Solrini: Anserini Integration with Solr

This page documents code for reproducing results from the following paper:

Ryan Clancy, Toke Eskildsen, Nick Ruest, and Jimmy Lin. Solr Integration in the Anserini Information Retrieval Toolkit. Proceedings of the 42nd Annual International ACM SIGIR Conference on Research and Development in Information Retrieval (SIGIR 2019), July 2019, Paris, France.

We provide instructions for setting up a single-node SolrCloud instance running locally and indexing into it from Anserini.

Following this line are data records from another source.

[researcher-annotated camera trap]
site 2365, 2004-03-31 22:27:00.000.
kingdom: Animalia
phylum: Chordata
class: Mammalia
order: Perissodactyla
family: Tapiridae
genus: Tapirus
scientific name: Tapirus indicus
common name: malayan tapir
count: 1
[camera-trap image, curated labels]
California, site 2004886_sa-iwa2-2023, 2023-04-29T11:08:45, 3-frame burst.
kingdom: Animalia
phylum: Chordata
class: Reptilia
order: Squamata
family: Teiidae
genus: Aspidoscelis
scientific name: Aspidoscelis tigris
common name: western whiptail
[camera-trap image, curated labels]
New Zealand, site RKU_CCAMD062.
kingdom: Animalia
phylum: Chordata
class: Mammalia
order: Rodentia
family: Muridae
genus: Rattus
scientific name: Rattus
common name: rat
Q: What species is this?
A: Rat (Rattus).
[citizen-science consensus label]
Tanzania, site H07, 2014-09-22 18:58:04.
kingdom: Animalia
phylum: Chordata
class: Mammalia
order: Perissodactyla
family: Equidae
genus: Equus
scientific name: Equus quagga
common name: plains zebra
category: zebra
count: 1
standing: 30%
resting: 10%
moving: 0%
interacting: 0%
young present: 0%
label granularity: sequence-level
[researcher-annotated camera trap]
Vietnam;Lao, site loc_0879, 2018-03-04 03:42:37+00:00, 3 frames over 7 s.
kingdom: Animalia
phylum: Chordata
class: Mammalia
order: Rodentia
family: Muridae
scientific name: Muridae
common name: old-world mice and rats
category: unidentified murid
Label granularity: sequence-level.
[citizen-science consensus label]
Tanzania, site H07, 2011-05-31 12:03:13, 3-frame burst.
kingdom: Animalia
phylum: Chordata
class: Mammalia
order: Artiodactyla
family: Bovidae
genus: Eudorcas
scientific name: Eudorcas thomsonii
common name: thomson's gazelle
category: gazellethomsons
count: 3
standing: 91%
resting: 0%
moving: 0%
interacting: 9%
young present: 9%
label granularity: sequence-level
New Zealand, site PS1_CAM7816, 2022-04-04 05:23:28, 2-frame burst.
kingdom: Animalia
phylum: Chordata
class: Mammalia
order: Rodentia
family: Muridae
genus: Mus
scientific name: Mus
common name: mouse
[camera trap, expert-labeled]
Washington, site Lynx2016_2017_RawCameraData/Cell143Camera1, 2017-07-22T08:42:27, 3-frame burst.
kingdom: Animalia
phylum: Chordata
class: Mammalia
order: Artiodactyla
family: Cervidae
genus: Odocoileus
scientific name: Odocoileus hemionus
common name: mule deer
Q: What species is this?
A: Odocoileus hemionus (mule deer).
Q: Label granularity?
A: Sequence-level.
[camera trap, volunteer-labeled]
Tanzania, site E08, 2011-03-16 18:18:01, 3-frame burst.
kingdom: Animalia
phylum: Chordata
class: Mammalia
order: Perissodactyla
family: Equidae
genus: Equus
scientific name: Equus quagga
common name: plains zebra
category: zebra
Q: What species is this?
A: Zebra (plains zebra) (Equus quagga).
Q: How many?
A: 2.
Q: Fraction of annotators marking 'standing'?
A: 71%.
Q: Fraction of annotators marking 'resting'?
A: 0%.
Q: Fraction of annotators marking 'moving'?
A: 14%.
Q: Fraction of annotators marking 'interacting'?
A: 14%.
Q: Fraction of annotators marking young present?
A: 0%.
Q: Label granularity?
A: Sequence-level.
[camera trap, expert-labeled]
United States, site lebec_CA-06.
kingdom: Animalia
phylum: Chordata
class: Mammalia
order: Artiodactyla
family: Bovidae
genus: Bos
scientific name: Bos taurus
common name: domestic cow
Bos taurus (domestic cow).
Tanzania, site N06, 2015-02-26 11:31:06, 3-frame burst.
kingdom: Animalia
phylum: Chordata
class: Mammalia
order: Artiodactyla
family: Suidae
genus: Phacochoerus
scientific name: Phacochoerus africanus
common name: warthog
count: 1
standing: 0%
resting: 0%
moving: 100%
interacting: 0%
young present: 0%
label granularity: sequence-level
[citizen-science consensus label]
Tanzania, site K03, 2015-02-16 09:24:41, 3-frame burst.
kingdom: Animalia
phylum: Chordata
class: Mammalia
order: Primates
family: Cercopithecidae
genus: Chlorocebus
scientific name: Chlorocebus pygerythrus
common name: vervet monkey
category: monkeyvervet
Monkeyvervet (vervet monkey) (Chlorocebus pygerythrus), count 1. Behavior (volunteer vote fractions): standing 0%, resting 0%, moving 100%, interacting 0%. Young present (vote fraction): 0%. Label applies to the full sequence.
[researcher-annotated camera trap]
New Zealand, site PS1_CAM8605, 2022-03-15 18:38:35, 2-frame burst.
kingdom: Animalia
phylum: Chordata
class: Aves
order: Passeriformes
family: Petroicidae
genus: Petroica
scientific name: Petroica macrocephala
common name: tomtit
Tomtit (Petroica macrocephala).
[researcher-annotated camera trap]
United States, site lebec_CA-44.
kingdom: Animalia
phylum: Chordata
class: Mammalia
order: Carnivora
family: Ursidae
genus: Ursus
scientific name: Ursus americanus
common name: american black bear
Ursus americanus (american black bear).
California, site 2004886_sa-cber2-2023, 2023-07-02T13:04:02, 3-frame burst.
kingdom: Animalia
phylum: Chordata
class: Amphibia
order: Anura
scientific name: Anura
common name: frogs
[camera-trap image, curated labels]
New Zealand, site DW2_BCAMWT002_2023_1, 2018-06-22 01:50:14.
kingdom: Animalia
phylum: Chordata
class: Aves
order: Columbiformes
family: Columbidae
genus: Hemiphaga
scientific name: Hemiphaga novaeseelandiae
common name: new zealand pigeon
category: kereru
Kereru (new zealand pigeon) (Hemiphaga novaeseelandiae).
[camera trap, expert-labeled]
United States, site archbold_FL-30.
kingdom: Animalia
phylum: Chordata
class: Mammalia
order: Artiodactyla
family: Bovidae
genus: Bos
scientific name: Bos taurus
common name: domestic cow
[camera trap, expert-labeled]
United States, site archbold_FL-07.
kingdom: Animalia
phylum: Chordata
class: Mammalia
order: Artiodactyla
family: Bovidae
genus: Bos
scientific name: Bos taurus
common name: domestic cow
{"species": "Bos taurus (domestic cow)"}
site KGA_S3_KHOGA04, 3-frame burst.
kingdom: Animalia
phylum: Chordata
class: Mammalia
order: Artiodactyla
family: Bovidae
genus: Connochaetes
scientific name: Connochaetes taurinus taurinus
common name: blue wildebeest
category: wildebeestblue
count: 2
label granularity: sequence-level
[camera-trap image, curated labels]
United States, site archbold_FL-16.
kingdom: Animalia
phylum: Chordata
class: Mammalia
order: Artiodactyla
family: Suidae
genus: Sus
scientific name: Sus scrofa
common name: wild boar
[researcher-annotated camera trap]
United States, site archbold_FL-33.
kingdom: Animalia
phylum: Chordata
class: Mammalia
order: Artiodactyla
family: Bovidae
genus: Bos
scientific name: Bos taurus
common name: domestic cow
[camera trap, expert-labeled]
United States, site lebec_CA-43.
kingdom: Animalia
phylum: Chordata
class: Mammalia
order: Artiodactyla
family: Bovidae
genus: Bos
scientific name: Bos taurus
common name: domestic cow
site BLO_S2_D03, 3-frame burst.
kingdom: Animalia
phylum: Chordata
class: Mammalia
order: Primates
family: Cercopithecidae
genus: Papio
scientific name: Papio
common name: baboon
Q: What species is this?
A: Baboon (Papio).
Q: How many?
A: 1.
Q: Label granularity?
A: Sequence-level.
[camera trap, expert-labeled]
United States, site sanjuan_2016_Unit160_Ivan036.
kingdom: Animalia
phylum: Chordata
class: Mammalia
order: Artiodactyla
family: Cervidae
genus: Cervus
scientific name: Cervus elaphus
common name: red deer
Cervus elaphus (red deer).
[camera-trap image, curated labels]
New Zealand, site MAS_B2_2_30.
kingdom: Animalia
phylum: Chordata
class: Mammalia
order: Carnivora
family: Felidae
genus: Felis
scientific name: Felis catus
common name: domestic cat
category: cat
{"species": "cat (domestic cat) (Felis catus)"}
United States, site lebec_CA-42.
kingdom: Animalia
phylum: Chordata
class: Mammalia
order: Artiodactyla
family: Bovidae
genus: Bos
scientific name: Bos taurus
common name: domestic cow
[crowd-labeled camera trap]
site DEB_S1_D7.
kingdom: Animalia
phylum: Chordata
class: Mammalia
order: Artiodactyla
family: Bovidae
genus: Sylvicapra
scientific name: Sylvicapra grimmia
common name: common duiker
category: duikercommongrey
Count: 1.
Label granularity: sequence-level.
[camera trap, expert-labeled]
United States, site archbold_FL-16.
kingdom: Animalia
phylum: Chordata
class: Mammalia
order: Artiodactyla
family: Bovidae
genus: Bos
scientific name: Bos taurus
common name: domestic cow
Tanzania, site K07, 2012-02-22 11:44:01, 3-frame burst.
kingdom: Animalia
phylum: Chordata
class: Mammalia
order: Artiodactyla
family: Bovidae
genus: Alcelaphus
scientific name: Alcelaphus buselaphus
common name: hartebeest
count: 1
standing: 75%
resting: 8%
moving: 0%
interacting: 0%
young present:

Instructions for setting up SolrCloud clusters can be found by searching the web.

Setting up a Single-Node SolrCloud Instance

From the Solr archives, download the Solr (non -src) version that matches Anserini's Lucene version to the anserini/ directory.

Extract the archive:

mkdir solrini && tar -zxvf solr*.tgz -C solrini --strip-components=1

Start Solr:

solrini/bin/solr start -c -m 8G

Adjust memory usage (i.e., -m 8G as appropriate).

Run the Solr bootstrap script to copy the Anserini JAR into Solr's classpath and upload the configsets to Solr's internal ZooKeeper:

pushd src/main/resources/solr && ./solr.sh ../../../../solrini localhost:9983 && popd

Solr should now be available at http://localhost:8983/ for browsing.

The Solr index schema can also be modified using the Schema API. This is useful for specifying field types and other properties including multiValued fields.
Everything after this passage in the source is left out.